> **What is being asked**
Can you write out the records below again with "wooden side table" swapped for "oak side table" and everything else left as it is? Leave the pictures out of your answer.

> **Supplied records**
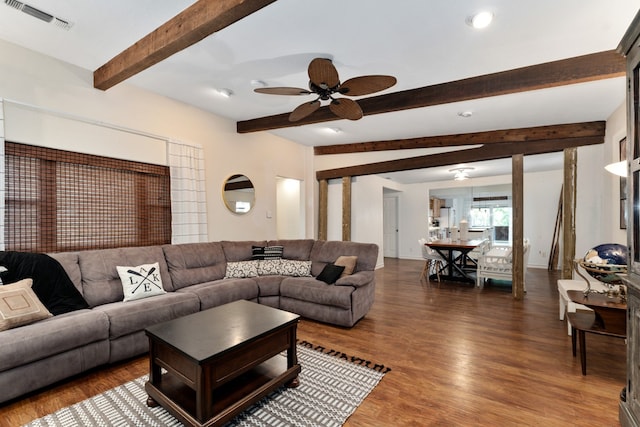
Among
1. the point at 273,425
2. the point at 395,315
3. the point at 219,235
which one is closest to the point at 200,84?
the point at 219,235

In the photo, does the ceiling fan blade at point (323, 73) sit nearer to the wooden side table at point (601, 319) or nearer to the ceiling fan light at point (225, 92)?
the ceiling fan light at point (225, 92)

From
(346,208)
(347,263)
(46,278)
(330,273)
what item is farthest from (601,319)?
(346,208)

> **Right answer**
Among
1. the point at 273,425
2. the point at 395,315
3. the point at 219,235
which one is closest to the point at 200,84?
the point at 219,235

In the photo, does the ceiling fan blade at point (323, 73) sit nearer to the oak side table at point (601, 319) or nearer to the ceiling fan light at point (225, 92)?
the ceiling fan light at point (225, 92)

From
(346,208)
(347,263)
(46,278)
(330,273)
what item is farthest from (601,319)?
(346,208)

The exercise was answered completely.